紀元前221年、秦の始皇帝によって中国が統一されたことは、中国史上の大きな転換点でした。しかし、実は秦が最初に滅ぼした国は韓だとされています。戦国時代最後の数十年間、秦は「遠交近攻」の戦略を用い、隣接する国から順に征服を進めていきました。
韓は秦に最も近く、力も弱っていたため、秦の最初の標的となりました。紀元前230年に韓が滅びたのを皮切りに、続いて趙、魏、楚、燕、斉と、わずか十余年のうちに他の五カ国も次々と秦に征服されていきました。

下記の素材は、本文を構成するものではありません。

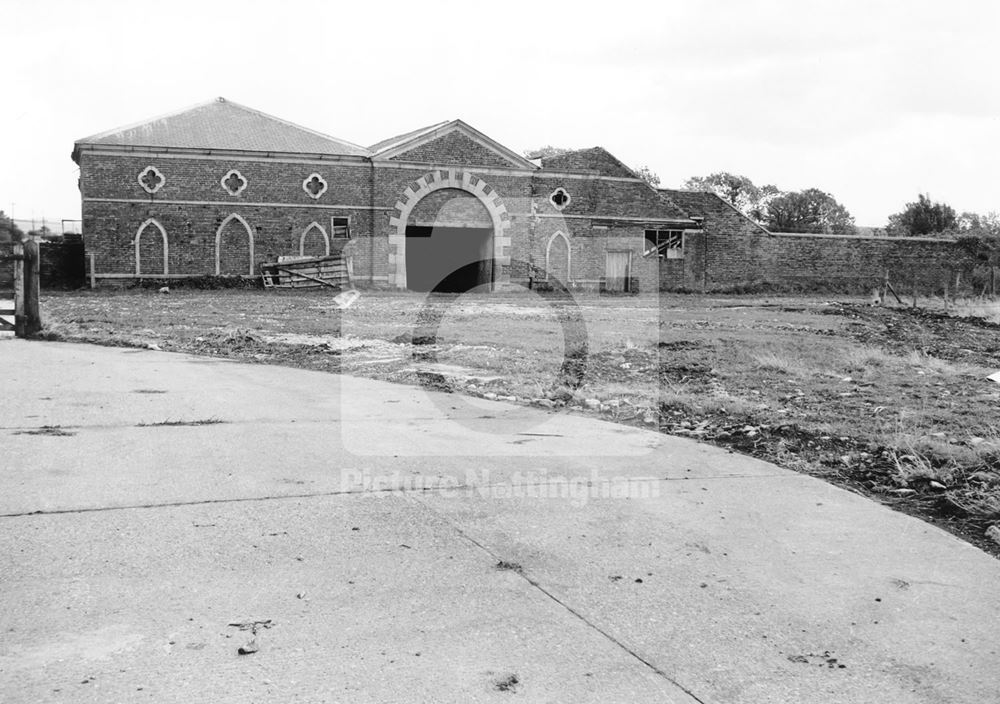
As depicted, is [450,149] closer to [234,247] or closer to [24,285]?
[234,247]

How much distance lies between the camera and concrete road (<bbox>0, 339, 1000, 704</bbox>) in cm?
282

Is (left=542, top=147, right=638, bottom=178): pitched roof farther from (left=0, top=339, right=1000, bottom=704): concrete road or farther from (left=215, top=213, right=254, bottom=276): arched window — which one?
(left=0, top=339, right=1000, bottom=704): concrete road

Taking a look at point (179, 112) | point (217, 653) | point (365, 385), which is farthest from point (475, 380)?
point (179, 112)

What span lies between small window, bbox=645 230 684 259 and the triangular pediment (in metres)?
7.50

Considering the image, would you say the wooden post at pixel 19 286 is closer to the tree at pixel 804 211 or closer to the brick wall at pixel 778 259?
the brick wall at pixel 778 259

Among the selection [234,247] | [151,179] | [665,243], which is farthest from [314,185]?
[665,243]

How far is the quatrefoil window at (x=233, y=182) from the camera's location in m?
33.2

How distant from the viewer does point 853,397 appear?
8602mm

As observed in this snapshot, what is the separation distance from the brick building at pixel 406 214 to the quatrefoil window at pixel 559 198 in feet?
0.24

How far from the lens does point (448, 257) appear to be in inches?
1618

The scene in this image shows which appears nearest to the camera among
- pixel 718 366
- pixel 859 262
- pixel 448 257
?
pixel 718 366

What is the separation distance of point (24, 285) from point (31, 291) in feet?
0.62

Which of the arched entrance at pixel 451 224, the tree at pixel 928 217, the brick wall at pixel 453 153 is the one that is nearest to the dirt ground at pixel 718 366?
the arched entrance at pixel 451 224

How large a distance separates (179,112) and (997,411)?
3327 centimetres
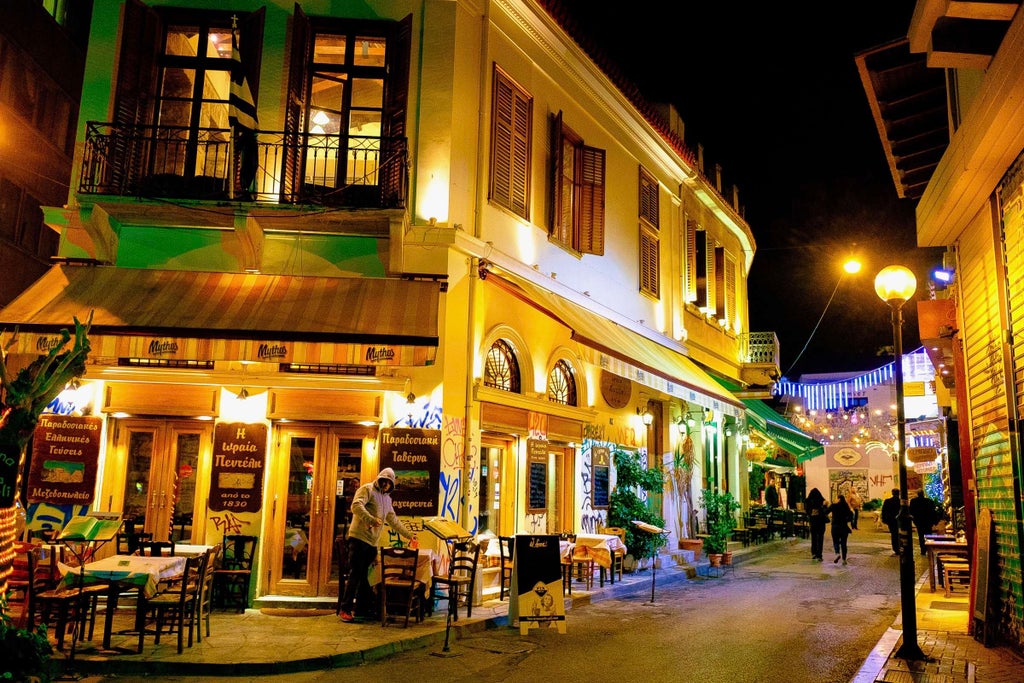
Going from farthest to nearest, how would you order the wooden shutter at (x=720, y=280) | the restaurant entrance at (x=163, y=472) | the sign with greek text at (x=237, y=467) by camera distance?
1. the wooden shutter at (x=720, y=280)
2. the restaurant entrance at (x=163, y=472)
3. the sign with greek text at (x=237, y=467)

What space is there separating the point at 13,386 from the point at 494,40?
950 cm

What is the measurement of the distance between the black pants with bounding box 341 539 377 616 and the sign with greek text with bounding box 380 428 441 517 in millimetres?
965

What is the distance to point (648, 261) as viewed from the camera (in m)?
18.5

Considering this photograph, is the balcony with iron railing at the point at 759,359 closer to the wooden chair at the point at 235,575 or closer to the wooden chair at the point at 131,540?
the wooden chair at the point at 235,575

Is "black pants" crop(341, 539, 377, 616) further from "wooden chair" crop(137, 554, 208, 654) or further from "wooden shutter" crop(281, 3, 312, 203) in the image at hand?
"wooden shutter" crop(281, 3, 312, 203)

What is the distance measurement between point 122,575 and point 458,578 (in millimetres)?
3920

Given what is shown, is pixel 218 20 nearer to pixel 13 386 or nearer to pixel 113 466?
pixel 113 466

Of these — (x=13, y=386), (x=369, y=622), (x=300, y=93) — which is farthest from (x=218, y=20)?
(x=369, y=622)

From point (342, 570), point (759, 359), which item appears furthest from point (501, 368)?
point (759, 359)

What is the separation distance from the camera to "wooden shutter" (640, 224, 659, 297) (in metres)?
18.1

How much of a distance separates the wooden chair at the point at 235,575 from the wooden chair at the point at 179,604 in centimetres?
126

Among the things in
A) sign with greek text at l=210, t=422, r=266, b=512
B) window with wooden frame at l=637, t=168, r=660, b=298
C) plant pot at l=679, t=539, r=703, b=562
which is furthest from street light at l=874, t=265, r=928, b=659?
plant pot at l=679, t=539, r=703, b=562

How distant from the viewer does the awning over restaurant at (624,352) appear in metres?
12.3

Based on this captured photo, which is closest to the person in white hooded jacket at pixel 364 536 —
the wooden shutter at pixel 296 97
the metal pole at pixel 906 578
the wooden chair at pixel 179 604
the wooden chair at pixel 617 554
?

この統一の背後には、始皇帝の側近であり、宰相として重きをなした李斯(りし)の存在が大きく関わっています。李斯は法家思想に通じた人物で、中央集権的な統治体制の構築を推進。文字の統一や度量衡の標準化など、後の中国の基盤を築いたのは彼の影響によるところが大きいとされています。
ただし、統一後の秦の支配は短命に終わります。厳しい法律と重税により民衆の不満が高まり、始皇帝の死後まもなく秦は内乱に見舞われ、紀元前206年に滅亡してしまいます。わずか十五年ほど続いた王朝でしたが、中国史上初めての統一帝国として、その影響は非常に大きかったのです。